Deux mois après la grâce présidentielle controversée accordée à l’ex-chef de la junte, le capitaine Moussa Dadis Camara, une délégation de la Cour pénale internationale (CPI) est en mission à Conakry. Comme chaque année, cette visite s’inscrit dans le cadre du suivi du procès du 28 septembre 2009, marqué par le massacre de plus de 150 civils et le viol de nombreuses femmes dans l’enceinte du stade de Dixinn, sous le régime militaire alors dirigé par Dadis Camara.
Condamné pour crimes contre l’humanité, l’ancien président de la transition avait bénéficié en mars dernier d’une grâce présidentielle pour des raisons de santé, une décision prise par le général Mamadi Doumbouya. Cette mesure, largement critiquée, confère un caractère particulièrement sensible à la présente mission de la CPI, notamment du point de vue des victimes et de leurs représentants.

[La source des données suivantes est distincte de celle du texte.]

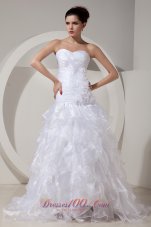 Ruffles Sweetheart Organza Princess Bridal Gown Handle Flowers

Depuis l’ouverture du dossier par la CPI, l’institution a dépêché à plusieurs reprises des missions d’évaluation à Conakry afin de s’assurer de la bonne foi des autorités guinéennes dans leur engagement à faire justice. Le procureur Karim Khan avait lui-même assisté au lancement du procès en 2022, saluant alors un « moment historique », 13 ans après les faits.
Mais la grâce présidentielle, survenue moins d’un an après la condamnation de Moussa Dadis Camara, fragilise les engagements pris dans le mémorandum d’accord signé entre la Guinée et la CPI. En particulier, l’article 4 de ce document stipule que la Cour peut se saisir du dossier si des mesures compromettent sérieusement le déroulement des procédures judiciaires ou entravent le bon fonctionnement de la justice.
Vives critiques de la société civile
Cette grâce a été vivement dénoncée par plusieurs organisations de défense des droits humains. Alseny Sall, chargé de communication de l’Organisation guinéenne de défense des droits de l’homme (OGDH), a exprimé l’indignation des victimes :
« C’est un pouvoir discrétionnaire du président, certes, mais la grâce présidentielle est encadrée par des principes de droit. Elle ne peut intervenir qu’après une décision judiciaire définitive. Or, l’affaire était encore en attente de jugement en appel. Cette décision viole les règles élémentaires d’un procès équitable », déplore-t-il.
Par ailleurs, l’OGDH fustige le caractère sélectif de l’indemnisation décidée par les autorités : seules 334 victimes sont concernées, alors que près de 500 personnes s’étaient constituées parties civiles.
À l’heure où la délégation de la CPI mène ses consultations, les regards sont tournés vers l’évolution de ce dossier crucial pour la justice transitionnelle en Guinée.